---------- Items

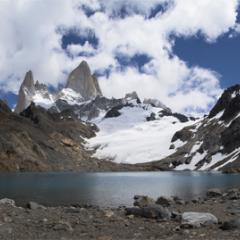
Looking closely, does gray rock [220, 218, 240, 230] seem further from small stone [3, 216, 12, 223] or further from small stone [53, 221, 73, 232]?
small stone [3, 216, 12, 223]

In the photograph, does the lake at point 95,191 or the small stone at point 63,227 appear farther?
the lake at point 95,191

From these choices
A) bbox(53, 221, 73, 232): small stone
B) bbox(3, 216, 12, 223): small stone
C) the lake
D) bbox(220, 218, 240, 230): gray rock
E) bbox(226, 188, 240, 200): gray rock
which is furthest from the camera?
the lake

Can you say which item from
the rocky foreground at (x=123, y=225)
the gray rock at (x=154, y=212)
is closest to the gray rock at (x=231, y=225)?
the rocky foreground at (x=123, y=225)


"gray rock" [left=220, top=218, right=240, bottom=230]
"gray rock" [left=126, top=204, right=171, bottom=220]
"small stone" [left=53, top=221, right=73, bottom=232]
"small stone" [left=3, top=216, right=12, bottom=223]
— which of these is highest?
"gray rock" [left=126, top=204, right=171, bottom=220]

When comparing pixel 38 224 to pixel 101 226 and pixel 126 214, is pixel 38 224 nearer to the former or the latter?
pixel 101 226

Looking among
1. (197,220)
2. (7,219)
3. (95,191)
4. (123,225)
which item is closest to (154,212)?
(123,225)

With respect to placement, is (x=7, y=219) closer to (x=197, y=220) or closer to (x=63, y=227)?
(x=63, y=227)

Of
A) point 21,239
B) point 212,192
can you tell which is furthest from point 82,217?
point 212,192

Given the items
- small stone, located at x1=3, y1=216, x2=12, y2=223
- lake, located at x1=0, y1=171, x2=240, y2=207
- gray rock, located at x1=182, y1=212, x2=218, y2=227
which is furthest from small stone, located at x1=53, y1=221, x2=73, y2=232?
lake, located at x1=0, y1=171, x2=240, y2=207

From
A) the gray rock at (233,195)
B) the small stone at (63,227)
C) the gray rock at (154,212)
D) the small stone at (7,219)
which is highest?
the gray rock at (233,195)

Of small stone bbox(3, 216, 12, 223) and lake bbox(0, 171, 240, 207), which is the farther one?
lake bbox(0, 171, 240, 207)

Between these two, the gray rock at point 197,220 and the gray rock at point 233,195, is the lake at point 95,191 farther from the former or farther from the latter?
the gray rock at point 197,220

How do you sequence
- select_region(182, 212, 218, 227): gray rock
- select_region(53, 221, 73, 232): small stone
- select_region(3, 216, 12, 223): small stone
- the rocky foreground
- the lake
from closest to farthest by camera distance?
the rocky foreground, select_region(53, 221, 73, 232): small stone, select_region(182, 212, 218, 227): gray rock, select_region(3, 216, 12, 223): small stone, the lake

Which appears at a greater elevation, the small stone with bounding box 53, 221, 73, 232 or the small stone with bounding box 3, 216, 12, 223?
the small stone with bounding box 3, 216, 12, 223
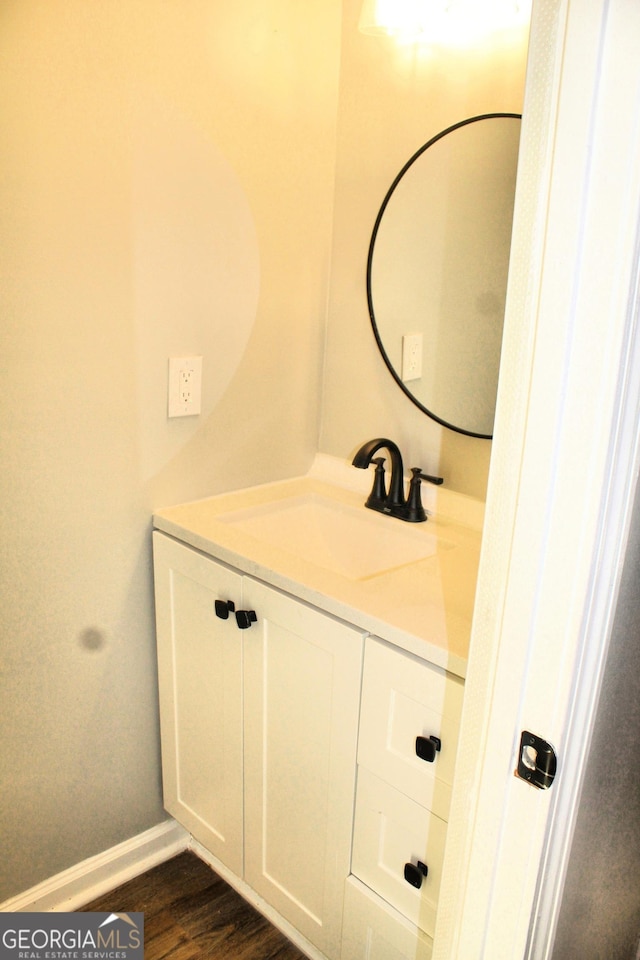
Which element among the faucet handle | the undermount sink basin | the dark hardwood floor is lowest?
the dark hardwood floor

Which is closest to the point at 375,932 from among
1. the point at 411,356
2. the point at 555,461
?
the point at 555,461

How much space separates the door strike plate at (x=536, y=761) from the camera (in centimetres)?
70

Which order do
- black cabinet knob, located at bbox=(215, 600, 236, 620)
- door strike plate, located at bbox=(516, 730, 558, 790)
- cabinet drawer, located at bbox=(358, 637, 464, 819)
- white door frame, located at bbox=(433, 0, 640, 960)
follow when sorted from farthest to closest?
black cabinet knob, located at bbox=(215, 600, 236, 620) < cabinet drawer, located at bbox=(358, 637, 464, 819) < door strike plate, located at bbox=(516, 730, 558, 790) < white door frame, located at bbox=(433, 0, 640, 960)

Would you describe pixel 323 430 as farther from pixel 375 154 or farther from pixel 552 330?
pixel 552 330

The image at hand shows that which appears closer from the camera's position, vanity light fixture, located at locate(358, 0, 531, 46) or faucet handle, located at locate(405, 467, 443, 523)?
vanity light fixture, located at locate(358, 0, 531, 46)

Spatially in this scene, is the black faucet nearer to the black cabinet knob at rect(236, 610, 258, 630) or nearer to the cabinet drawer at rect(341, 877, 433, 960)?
the black cabinet knob at rect(236, 610, 258, 630)

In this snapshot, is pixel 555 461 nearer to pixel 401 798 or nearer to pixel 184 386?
pixel 401 798

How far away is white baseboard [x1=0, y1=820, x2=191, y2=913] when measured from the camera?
1595 millimetres

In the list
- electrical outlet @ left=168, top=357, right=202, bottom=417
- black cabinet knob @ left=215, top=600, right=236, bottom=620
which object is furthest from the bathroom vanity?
electrical outlet @ left=168, top=357, right=202, bottom=417

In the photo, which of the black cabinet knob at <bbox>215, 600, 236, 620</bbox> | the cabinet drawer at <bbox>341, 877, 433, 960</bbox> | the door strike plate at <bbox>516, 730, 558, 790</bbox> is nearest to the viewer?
the door strike plate at <bbox>516, 730, 558, 790</bbox>

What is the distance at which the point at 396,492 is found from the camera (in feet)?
5.37

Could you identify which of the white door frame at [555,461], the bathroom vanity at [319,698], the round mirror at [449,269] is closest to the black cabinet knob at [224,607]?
the bathroom vanity at [319,698]

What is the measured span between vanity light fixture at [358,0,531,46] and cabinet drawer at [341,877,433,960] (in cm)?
162

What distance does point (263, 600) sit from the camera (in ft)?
4.48
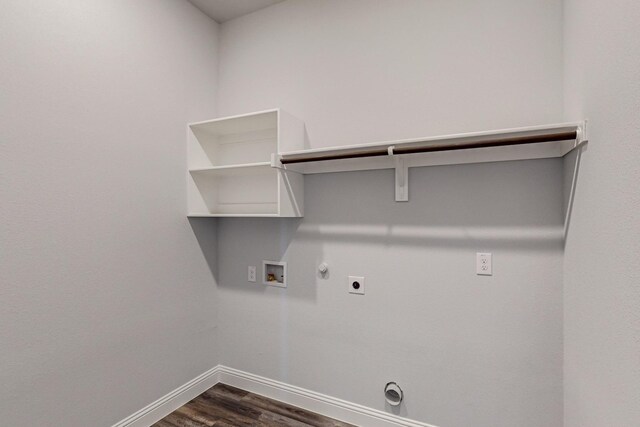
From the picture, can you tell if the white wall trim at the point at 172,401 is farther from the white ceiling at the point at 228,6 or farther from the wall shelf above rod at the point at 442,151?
the white ceiling at the point at 228,6

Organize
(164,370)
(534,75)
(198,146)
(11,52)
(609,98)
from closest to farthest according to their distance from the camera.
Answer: (609,98) → (11,52) → (534,75) → (164,370) → (198,146)

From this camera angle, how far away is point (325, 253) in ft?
6.94

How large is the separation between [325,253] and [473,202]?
94cm

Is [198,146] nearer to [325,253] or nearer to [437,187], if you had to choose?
[325,253]

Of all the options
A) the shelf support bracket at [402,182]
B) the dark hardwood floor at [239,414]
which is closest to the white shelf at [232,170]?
the shelf support bracket at [402,182]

--------------------

Exercise description
Put the rows starting at the one that contains "Of all the options" and ending at the last row into a two-column CSV with the headers text and answer. Give one line per row, with each field quoted and any line breaks replaced by spaces.

The reply
text,answer
"Of all the options A) the shelf support bracket at [402,182] B) the dark hardwood floor at [239,414] which is closest to the white shelf at [232,170]?","the shelf support bracket at [402,182]"